目標のスパンは適切な長さに設定されているか 何故行動が結果に結び付かないのか

営業会社であればほとんど全ての会社に、営業目標だとか経営目標といった数字が設定されているだろう。

 

日目標、週目標、月目標から、年目標、数年に及ぶ目標というのもあるかもしれない。

 

この、目標設定のスパンというのはメンバーにどのように日々の行動をして欲しいかというメッセージである。

 

マネジメントがしやすいのは、なるべくスパンを短くした目標設定である。毎日の目標があって、それに対して達成・未達が目で見て分かりやすいので、今日頑張ろう、明日もまた頑張ろうといったように日々の業務にドライブをかけやすい。

 

このスパンを長くするほど、いわゆる《遊び》の部分が多くなるため、毎日の行動マネジメントという点においては先を見ながら行動することの意味付けをしっかり伝える必要が出てくる。

来る、目標締め日に対してどのように準備して結果はどのタイミングで現れてくるのか、これを伝えなければならない。

 

このため、往々にして起こるのは、

目標スパンが必要以上に短く設定される

という現象である。

 

扱う商材やサービスによっては、行動と結果までにいくつかのプロセスや時間が必要なものも多い。

例えば現実には存在しないが極端な例を挙げれば、産婦人科で出生数目標を月次で設定してプロモーションを行えば、プロモーションを行って通院する妊婦さんが増える→実際に出生数が上がるまで半年以上目標未達成期間が続くこととなり、プロモーションは失敗だったという評価になってしまうかもしれない。その後に出生数が増えても、プロモーションを止めたら増えた→なぜ増えたか分からないなどという結果になるかもしれない。

 

あり得ない、と思うかもしれないが実際にこのような目標設定にしている会社に出会うことは多い。

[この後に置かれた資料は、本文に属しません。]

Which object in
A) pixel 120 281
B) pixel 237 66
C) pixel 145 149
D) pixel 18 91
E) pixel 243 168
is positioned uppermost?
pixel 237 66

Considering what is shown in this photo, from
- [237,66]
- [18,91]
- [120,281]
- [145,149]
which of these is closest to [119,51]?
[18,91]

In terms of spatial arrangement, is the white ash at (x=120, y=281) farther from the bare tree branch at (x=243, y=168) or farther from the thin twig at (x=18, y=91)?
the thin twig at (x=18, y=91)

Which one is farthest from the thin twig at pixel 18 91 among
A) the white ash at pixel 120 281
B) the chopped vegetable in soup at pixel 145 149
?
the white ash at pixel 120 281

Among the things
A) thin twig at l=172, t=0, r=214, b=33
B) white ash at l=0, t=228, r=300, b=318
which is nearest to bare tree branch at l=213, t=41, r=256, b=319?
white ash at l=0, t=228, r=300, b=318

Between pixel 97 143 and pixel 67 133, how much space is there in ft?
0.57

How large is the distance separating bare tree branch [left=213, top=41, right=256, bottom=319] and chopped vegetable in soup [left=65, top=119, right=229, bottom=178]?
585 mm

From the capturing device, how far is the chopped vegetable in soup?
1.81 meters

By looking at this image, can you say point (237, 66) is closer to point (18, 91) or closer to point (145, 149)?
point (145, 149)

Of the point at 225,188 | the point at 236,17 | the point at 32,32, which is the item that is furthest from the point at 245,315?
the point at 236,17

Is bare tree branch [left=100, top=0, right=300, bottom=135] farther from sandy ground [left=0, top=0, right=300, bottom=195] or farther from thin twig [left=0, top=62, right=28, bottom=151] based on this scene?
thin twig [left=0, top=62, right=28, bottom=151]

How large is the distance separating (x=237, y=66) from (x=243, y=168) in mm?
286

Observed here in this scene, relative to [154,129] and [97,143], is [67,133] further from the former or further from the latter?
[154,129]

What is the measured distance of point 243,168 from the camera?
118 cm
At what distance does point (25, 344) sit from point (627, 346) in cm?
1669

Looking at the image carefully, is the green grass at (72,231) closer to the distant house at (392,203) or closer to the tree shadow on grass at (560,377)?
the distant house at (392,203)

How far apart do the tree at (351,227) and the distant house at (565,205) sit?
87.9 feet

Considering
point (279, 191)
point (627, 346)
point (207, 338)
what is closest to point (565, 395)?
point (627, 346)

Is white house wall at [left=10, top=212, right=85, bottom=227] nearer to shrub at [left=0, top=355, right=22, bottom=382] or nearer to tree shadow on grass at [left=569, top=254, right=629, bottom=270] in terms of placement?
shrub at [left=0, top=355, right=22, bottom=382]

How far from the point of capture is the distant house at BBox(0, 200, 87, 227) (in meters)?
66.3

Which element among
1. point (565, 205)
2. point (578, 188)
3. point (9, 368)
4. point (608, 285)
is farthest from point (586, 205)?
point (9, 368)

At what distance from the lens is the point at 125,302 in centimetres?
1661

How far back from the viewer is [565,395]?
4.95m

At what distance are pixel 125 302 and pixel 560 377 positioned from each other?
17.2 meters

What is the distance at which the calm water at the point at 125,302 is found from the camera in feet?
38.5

個人に目標を与えて、短いスパンで行動のマネジメントをするような会社においては個人個人が自己の行動を振り返った場合に適切な分析ができず、上記の例のように間違った因果関係に納得して誤った行動をし続けてしまう。

 

自社の商材やサービスにおける適切なリードタイムを見極め、目標のスパンを適切に設定することがPDCAを的確に回すという意味においても非常に重要である。